2.2. Die maßgeblichen Rechtsvorschriften ergeben sich aus folgenden gesetzlichen Bestimmungen:

 

§ 9 Abs 1 und 2 Verwaltungsstrafgesetz (VStG) lautet unter der Überschrift „Besondere Fälle der Verantwortlichkeit“:

(1) Für die Einhaltung der Verwaltungsvorschriften durch juristische Personen oder eingetragene Personengesellschaften ist, sofern die Verwaltungsvorschriften nicht anderes bestimmen und soweit nicht verantwortliche Beauftragte (Abs. 2) bestellt sind, strafrechtlich verantwortlich, wer zur Vertretung nach außen berufen ist.

(2) Die zur Vertretung nach außen Berufenen sind berechtigt und, soweit es sich zur Sicherstellung der strafrechtlichen Verantwortlichkeit als erforderlich erweist, auf Verlangen der Behörde verpflichtet, aus ihrem Kreis eine oder mehrere Personen als verantwortliche Beauftragte zu bestellen, denen für das ganze Unternehmen oder für bestimmte räumlich oder sachlich abgegrenzte Bereiche des Unternehmens die Verantwortung für die Einhaltung der Verwaltungsvorschriften obliegt.
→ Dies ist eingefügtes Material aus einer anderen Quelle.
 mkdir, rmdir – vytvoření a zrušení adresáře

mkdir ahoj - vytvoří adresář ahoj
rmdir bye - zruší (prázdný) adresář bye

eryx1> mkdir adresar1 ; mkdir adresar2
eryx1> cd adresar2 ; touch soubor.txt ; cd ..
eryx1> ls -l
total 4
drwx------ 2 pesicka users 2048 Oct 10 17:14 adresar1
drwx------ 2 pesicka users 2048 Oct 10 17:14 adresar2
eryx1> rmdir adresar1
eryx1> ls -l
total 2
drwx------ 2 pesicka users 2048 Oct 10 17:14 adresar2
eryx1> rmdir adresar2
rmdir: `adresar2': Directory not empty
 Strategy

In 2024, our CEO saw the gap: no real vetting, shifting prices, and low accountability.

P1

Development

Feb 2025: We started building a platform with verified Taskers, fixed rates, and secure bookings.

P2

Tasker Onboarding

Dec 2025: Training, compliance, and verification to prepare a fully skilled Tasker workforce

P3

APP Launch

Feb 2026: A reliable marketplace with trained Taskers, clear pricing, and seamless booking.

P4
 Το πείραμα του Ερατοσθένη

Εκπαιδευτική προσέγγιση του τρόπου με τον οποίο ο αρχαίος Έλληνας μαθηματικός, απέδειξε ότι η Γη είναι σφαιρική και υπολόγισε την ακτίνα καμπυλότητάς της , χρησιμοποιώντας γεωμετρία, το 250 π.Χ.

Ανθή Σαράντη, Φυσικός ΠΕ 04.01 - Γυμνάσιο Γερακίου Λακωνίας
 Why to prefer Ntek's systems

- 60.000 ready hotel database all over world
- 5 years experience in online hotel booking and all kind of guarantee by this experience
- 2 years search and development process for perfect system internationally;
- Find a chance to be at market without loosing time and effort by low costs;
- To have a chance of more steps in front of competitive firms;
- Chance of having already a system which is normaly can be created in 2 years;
Für bestimmte räumlich oder sachlich abgegrenzte Bereiche des Unternehmens können aber auch andere Personen zu verantwortlichen Beauftragten bestellt werden.

 

§ 32 VStG lautet unter der Überschrift „Beschuldigter“:

(1) Beschuldigter ist die im Verdacht einer Verwaltungsübertretung stehende Person von dem Zeitpunkt der ersten von der Behörde gegen sie gerichteten Verfolgungshandlung bis zum Abschluß der Strafsache. Der Beschuldigte ist Partei im Sinne des AVG.

(2) Verfolgungshandlung ist jede von einer Behörde gegen eine bestimmte Person als Beschuldigten gerichtete Amtshandlung (Ladung, Vorführungsbefehl, Vernehmung, Ersuchen um Vernehmung, Strafverfügung u. dgl.), und zwar auch dann, wenn die Behörde zu dieser Amtshandlung nicht zuständig war, die Amtshandlung ihr Ziel nicht erreicht oder der Beschuldigte davon keine Kenntnis erlangt hat.
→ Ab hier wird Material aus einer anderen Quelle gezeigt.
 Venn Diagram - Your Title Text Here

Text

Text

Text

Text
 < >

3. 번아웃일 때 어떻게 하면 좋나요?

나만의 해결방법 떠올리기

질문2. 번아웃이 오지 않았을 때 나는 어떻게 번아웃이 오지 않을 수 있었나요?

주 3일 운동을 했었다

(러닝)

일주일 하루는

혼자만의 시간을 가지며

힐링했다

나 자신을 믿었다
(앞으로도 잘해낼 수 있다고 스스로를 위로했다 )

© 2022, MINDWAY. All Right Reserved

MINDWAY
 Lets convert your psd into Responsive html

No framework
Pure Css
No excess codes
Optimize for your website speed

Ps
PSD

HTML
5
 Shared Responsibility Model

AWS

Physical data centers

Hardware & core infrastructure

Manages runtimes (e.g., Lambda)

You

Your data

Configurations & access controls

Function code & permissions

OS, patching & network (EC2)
(3) Eine Verfolgungshandlung, die gegen einen zur Vertretung nach außen Berufenen (§ 9 Abs. 1) gerichtet ist, gilt auch als Verfolgungshandlung gegen die anderen zur Vertretung nach außen Berufenen und die verantwortlichen Beauftragten. Eine Verfolgungshandlung, die gegen den Unternehmer (§ 9 Abs. 3) gerichtet ist, gilt auch als Verfolgungshandlung gegen die verantwortlichen Beauftragten.

 

 

 

§ 23 Arbeitsinspektionsgesetz (ArbIG) lautet:

(1) Die Bestellung von verantwortlichen Beauftragten gemäß § 9 Abs. 2 und 3 des Verwaltungsstrafgesetzes 1991 - VStG, BGBl. Nr. 52, in der jeweils geltenden Fassung für die Einhaltung von Arbeitnehmerschutzvorschriften und für die Einhaltung dieses Bundesgesetzes wird erst rechtswirksam, nachdem beim zuständigen Arbeitsinspektorat eine schriftliche Mitteilung über die Bestellung samt einem Nachweis der Zustimmung des/der Bestellten eingelangt ist. Dies gilt nicht für die Bestellung von verantwortlichen Beauftragten auf Verlangen der Behörde gemäß § 9 Abs. 2 VStG.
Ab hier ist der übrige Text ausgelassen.